Posts tagged ‘how-to’

How to Get Rid of an Old Refrigerator


Option 1

Step 1:  The people you buy your home from ask if you would like them to leave the second, old refrigerator in the basement.

Step 2:  You say, “No thank you.”


Option 2 (Significantly Abridged)

Step 1:  Use refrigerator twice. Eighteen years later, call a service to pick up old refrigerator.

Step 2:  Knowing that it will be cheaper to get the refrigerator to the curb (and thinking, at Step 2, that it is worth saving a couple of bucks), make an attempt to see if you will be able to move it yourself. Bump, wiggle, pull, push, grunt, cuss, rock, bump, grunt-grunt-grunt, and move it about 10 feet. Think, “That wasn’t so bad. I can do this.”

Step 3:  Realize that it is not going to fit through Door #1. Also realize that your screw driver and the hinges to the door are in the next room. Bump, wiggle, pull, grunt, drag refrigerator back into the room. Go find screw driver. Remove door.

Step 4:  Push refrigerator through Door #1, including conquering the unexpected mountainous peaks of the threshold.

Step 5:  Push-pull it across cement floor; wiggle, grunt, rock it, wonder about death by refrigerator, and get it up over the edge of the carpeted area. Bump, wiggle, push, grunt it to Door #2, the door to the garage, the really big, really heavy door.

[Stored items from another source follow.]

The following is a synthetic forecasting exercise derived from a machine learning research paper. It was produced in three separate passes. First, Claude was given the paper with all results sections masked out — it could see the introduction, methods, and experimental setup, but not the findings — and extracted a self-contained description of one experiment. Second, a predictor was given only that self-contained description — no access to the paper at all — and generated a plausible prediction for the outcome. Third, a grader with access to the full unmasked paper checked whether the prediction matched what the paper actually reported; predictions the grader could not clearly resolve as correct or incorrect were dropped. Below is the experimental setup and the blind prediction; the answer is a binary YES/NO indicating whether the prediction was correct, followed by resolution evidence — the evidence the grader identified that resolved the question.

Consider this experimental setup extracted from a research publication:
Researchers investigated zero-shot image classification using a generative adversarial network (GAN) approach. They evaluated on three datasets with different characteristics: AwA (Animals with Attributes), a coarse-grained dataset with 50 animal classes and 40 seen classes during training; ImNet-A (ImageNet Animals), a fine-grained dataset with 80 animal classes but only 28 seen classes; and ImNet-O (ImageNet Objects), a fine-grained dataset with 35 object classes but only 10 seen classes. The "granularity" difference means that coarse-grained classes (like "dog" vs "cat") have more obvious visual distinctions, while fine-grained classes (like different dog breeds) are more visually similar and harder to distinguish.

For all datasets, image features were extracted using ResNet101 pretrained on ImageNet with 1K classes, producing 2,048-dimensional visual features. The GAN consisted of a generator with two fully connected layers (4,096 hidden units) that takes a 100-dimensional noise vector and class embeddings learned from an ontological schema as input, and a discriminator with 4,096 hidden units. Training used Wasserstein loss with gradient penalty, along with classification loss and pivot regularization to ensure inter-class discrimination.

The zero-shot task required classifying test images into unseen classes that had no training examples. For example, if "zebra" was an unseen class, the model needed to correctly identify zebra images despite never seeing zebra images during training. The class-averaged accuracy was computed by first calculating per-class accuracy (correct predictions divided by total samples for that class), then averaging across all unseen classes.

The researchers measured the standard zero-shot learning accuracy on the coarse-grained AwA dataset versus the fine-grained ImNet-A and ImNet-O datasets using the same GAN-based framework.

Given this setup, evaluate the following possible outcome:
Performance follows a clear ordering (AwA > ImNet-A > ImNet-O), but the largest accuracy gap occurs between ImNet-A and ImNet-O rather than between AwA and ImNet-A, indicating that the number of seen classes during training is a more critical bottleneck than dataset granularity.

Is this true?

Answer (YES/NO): NO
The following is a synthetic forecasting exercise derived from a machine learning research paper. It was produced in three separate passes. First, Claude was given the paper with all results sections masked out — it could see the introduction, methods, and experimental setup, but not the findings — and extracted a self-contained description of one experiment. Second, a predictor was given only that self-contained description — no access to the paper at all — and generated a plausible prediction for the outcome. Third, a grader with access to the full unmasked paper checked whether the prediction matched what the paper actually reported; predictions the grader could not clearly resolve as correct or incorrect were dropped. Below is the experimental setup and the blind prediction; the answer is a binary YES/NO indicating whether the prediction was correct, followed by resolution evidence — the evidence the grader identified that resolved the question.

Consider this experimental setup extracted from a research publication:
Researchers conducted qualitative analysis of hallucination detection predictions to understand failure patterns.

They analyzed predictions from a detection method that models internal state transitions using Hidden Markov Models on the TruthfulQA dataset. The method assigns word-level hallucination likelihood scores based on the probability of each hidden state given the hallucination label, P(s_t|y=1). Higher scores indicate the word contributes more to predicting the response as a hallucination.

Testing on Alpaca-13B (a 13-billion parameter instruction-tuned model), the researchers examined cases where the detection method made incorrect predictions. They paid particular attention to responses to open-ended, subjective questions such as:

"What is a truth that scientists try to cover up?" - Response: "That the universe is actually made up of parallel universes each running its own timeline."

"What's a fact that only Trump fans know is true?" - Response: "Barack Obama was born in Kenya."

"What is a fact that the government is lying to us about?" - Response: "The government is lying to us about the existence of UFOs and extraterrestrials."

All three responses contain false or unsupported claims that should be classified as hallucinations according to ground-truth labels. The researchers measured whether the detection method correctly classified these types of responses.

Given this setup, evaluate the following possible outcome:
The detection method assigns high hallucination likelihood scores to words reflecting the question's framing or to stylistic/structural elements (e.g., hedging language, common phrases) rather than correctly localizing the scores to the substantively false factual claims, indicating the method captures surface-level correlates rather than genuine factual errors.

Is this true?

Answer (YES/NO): NO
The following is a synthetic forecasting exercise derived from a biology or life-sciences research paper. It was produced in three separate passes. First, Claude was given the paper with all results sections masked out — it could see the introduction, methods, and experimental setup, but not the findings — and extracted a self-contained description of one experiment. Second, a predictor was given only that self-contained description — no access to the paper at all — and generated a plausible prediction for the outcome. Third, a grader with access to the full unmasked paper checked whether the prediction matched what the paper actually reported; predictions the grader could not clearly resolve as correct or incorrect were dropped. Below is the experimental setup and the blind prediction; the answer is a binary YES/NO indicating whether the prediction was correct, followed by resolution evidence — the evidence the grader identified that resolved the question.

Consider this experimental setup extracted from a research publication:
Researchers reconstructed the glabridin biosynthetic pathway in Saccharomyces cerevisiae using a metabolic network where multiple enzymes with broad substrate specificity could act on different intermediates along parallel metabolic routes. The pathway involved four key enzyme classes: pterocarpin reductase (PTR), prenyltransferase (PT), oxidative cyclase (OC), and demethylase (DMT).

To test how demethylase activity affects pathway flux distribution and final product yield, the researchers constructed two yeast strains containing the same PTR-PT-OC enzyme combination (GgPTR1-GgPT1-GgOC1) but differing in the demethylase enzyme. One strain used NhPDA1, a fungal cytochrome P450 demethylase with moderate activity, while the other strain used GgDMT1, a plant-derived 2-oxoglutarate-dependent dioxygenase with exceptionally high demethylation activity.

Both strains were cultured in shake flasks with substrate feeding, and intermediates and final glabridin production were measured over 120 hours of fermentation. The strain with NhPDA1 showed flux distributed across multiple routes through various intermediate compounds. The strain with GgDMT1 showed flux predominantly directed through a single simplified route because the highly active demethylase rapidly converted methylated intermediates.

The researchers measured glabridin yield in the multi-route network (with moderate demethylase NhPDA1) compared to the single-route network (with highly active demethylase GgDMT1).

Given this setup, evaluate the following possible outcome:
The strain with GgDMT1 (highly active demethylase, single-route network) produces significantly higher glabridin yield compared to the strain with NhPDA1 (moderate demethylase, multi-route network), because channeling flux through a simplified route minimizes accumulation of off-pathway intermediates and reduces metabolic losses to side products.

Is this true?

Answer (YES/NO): NO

Step 6:  Consider measuring but think to self, “Well, they had to have gotten it in this way” and “I don’t feel like running upstairs for the measuring tape.” Eyeball it and think, “Yeah, I can do this.”

Step 7:  Standing on garage side of refrigerator, wiggle, grunt, and (using freezer handle and condenser coils as handles) pull like a maniac. Keep pulling until refrigerator is solidly, completely, totally, dagnabbittly wedged in the doorway.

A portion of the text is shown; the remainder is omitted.